Task description: Copy exactly the lines from the "What is the physical" line to the end, both included, and nothing else.

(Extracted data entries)
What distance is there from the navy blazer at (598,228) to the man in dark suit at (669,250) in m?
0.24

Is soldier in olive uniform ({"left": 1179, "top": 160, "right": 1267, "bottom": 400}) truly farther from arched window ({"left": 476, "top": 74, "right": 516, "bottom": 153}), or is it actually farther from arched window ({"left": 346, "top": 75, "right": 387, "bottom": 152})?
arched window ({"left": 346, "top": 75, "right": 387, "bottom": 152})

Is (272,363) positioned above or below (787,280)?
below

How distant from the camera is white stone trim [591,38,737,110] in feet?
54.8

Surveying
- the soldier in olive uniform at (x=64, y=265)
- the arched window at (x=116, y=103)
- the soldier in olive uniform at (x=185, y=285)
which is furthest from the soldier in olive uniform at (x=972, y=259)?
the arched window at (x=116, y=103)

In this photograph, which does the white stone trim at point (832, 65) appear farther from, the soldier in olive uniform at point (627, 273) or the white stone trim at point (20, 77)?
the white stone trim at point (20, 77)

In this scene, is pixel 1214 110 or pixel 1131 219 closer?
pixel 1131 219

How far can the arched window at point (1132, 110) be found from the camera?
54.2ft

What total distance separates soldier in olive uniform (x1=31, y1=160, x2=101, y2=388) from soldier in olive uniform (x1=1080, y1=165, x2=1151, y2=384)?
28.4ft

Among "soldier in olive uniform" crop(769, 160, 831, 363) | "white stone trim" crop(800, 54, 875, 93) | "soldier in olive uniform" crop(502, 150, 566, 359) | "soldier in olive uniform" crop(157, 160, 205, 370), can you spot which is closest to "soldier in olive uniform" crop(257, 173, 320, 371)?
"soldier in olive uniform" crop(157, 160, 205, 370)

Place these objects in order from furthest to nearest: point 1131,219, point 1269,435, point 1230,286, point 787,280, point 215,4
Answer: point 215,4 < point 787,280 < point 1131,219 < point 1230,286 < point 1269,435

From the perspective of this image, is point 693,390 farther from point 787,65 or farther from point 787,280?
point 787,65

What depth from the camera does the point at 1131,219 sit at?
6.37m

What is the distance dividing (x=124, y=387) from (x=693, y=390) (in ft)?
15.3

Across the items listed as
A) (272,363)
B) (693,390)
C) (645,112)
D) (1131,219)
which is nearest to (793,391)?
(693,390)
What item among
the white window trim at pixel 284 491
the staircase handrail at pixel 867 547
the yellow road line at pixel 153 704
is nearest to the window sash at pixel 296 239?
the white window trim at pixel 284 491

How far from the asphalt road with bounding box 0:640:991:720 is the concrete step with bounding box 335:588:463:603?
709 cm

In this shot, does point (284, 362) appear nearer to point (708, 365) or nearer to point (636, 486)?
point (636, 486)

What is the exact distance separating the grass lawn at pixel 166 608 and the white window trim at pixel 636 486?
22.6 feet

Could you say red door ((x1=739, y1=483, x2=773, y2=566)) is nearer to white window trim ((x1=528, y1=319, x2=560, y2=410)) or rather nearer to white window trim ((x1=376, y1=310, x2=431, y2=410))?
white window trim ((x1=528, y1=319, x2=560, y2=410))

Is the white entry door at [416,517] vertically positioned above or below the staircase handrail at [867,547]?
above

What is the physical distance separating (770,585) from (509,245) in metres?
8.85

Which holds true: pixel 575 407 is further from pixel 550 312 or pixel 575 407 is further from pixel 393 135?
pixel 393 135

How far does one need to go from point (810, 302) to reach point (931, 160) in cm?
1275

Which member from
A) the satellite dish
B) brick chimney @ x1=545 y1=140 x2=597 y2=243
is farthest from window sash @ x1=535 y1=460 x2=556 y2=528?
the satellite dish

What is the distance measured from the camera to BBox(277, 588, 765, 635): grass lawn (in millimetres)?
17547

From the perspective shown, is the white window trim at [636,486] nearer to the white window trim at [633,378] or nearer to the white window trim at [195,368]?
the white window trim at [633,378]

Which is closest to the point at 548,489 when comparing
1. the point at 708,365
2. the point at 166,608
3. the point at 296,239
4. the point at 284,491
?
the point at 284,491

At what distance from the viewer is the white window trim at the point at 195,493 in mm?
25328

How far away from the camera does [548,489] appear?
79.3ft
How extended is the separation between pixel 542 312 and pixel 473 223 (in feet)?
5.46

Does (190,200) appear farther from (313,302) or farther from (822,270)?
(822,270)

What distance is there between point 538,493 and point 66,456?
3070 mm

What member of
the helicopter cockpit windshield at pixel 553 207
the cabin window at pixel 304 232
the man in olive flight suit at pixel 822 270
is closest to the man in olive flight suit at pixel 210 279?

Solution for this task:
What is the physical distance separating (770,585) from (509,245) in metres?
8.85

Which holds true: pixel 575 407 is further from pixel 550 312 or pixel 575 407 is further from pixel 393 135?
pixel 393 135

How far does one need to go from point (810, 302) to reach point (931, 160) in cm?
1275

Which member from
A) the satellite dish
B) brick chimney @ x1=545 y1=140 x2=597 y2=243
is farthest from window sash @ x1=535 y1=460 x2=556 y2=528?
the satellite dish

What is the distance measured from the camera to BBox(277, 588, 765, 635): grass lawn (in millimetres)?
17547

From the perspective shown, is the white window trim at [636,486] nearer to the white window trim at [633,378] or nearer to the white window trim at [195,368]?
the white window trim at [633,378]

Which is closest to the point at 548,489 when comparing
1. the point at 708,365
2. the point at 166,608
3. the point at 296,239
4. the point at 284,491
?
the point at 284,491

At what distance from the viewer is the white window trim at the point at 195,493 in mm?
25328

How far away from the camera does [548,489] appear?
79.3ft
How extended is the separation between pixel 542 312 and pixel 473 223 (in feet)?
5.46

Does (190,200) appear farther from (313,302) or farther from (822,270)?
(822,270)

What distance is there between point 538,493 and point 66,456?
3070 mm

What member of
the helicopter cockpit windshield at pixel 553 207
the cabin window at pixel 304 232
the man in olive flight suit at pixel 822 270
is closest to the man in olive flight suit at pixel 210 279?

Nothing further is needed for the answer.